• [SELECTED EXTRACT]
*-*-*

1918 ➤ War: the 20th-century way to build a new world

We Are Making a New World,  Paul Nash,Imperial War Museum,Robert Hughes, Shock of the New

We Are Making a New World, 1918: war artist Paul Nash’s ironic vision of the Western Front (Imperial War Museum, London)

❏ Robert Hughes laments the effects of war in The Shock of The New, his 1980 BBC series on modern art (6 minutes)

Robert Hughes , Sylvia Shap,Smithsonian Institute

Robert Hughes (1981): detail from portrait of the critic by Sylvia Shap (Smithsonian Institute)

❚ “IF YOU ASK where is the Picasso of England or the Ezra Pound of France, there is only one probable answer: still in the trenches.”

*-*-*

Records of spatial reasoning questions
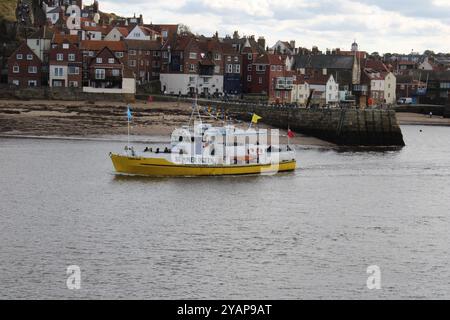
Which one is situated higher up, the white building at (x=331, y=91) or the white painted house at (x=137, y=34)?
the white painted house at (x=137, y=34)

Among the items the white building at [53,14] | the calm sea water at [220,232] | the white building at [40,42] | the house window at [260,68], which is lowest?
the calm sea water at [220,232]

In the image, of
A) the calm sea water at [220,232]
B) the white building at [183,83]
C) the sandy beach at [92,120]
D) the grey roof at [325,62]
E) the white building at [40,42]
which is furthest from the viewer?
the grey roof at [325,62]

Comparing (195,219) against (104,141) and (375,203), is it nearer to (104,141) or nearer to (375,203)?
(375,203)

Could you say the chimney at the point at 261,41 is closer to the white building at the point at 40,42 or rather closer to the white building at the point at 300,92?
the white building at the point at 300,92

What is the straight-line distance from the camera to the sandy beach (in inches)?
2739

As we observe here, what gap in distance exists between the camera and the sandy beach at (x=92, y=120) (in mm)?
69562

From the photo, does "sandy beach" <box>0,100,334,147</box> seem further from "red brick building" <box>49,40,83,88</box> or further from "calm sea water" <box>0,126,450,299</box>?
"calm sea water" <box>0,126,450,299</box>

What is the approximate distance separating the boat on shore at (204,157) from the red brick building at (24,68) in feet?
A: 142

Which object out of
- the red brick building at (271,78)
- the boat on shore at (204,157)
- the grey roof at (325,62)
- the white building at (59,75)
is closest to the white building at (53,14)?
the white building at (59,75)

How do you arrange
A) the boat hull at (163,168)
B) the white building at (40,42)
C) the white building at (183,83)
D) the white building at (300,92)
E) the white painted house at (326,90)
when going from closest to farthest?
the boat hull at (163,168)
the white building at (40,42)
the white building at (183,83)
the white building at (300,92)
the white painted house at (326,90)

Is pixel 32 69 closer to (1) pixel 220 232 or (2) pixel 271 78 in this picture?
(2) pixel 271 78

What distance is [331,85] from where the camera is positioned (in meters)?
114
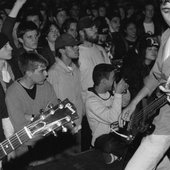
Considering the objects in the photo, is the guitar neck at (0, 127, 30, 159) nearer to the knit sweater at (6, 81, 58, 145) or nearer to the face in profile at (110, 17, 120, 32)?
the knit sweater at (6, 81, 58, 145)

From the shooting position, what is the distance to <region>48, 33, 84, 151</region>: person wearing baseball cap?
5355 millimetres

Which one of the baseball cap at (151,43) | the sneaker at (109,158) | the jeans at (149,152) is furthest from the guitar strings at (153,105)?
the baseball cap at (151,43)

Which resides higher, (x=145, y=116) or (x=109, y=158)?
(x=145, y=116)

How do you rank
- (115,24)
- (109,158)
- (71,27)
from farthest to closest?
1. (115,24)
2. (71,27)
3. (109,158)

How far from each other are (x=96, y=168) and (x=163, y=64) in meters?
2.24

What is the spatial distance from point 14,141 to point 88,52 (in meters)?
2.81

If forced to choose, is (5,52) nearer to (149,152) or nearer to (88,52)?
(88,52)

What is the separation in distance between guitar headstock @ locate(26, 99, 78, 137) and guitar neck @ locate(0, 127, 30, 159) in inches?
2.9

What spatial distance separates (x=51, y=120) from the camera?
3795mm

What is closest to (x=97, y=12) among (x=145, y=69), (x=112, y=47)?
(x=112, y=47)

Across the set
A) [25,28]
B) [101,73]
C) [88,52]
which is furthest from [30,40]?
[101,73]

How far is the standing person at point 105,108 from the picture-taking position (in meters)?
5.09

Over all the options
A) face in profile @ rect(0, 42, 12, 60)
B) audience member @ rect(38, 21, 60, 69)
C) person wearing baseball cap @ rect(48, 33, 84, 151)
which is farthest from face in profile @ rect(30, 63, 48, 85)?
audience member @ rect(38, 21, 60, 69)

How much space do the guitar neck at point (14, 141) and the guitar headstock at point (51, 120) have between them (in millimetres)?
73
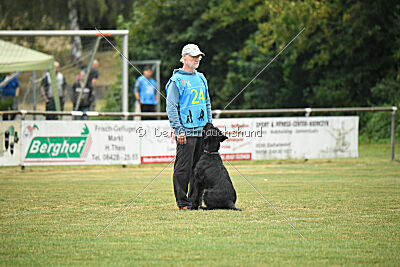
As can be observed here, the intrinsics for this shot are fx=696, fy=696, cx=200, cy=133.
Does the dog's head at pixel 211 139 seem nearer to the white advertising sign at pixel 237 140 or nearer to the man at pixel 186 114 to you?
the man at pixel 186 114

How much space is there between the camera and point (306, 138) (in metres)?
17.4

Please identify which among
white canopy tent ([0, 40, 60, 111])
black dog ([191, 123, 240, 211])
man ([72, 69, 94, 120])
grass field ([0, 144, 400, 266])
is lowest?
grass field ([0, 144, 400, 266])

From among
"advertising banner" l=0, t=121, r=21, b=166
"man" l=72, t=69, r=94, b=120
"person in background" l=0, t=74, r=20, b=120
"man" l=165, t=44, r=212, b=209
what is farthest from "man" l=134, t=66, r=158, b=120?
"man" l=165, t=44, r=212, b=209

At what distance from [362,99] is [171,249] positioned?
2203 centimetres

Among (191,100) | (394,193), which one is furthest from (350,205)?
(191,100)

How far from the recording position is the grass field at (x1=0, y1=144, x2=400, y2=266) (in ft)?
19.5

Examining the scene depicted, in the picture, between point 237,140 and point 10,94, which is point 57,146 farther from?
point 10,94

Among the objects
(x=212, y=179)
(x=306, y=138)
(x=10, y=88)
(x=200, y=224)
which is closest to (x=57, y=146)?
(x=306, y=138)

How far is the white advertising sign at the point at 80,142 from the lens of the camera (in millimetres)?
15531

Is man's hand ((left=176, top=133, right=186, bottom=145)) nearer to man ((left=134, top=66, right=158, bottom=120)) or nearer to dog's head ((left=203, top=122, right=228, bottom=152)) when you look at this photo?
dog's head ((left=203, top=122, right=228, bottom=152))

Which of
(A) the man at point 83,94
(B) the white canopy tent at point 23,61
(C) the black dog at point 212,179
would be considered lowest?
(C) the black dog at point 212,179


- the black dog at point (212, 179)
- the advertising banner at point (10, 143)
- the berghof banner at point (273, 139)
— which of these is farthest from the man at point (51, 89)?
the black dog at point (212, 179)

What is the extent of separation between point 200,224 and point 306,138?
10.3 metres

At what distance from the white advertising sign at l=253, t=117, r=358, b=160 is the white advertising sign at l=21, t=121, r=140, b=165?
10.3 feet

*-*-*

• [JOBS]
A: List every person named in the excerpt on war and modern art.
B: Extend the excerpt on war and modern art with a few sentences that pick up right after its final quotation.
The lines above are separate material, unrelated to the excerpt on war and modern art.

• [RESULTS OF THE TASKS]
A: Paul Nash, Robert Hughes, Sylvia Shap, Picasso, Ezra Pound

B:
In 1980 the no-nonsense art critic Robert Hughes was standing in the former waste-land created in France by sustained bombardment between 1914 and 1918. He was presenting the milestone TV epic, The Shock of the New, which spanned the 20th century in eight hour-long episodes described recently by one critic as “the greatest series on art ever made”. Just as Jacob Bronowski’s powerful documentary series The Ascent of Man had transformed how new generations thought about science in 1973, so too did the Australian-born Hughes for art.  He had already been the critic for the weekly Time magazine for ten years, and the insight, wit and accessibility evident in his TV series confirmed his status as the world’s leading voice on contemporary art.

“World War One destroyed an entire generation,” Hughes maintained in episode two, titled The Powers That Be. “We don’t know and we can’t even guess what might have been painted or written if the war had never happened. As for the waste of minds, we know the names of some who died: among the painters, Umberto Boccioni, Franz Marc, August Macke; the sculptor Henri Gaudier-Brezska; the poets Isaac Rosenberg and Wilfred Owen. But for every one whose name survives there must have been scores, possibly hundreds of those who never had a chance to develop.”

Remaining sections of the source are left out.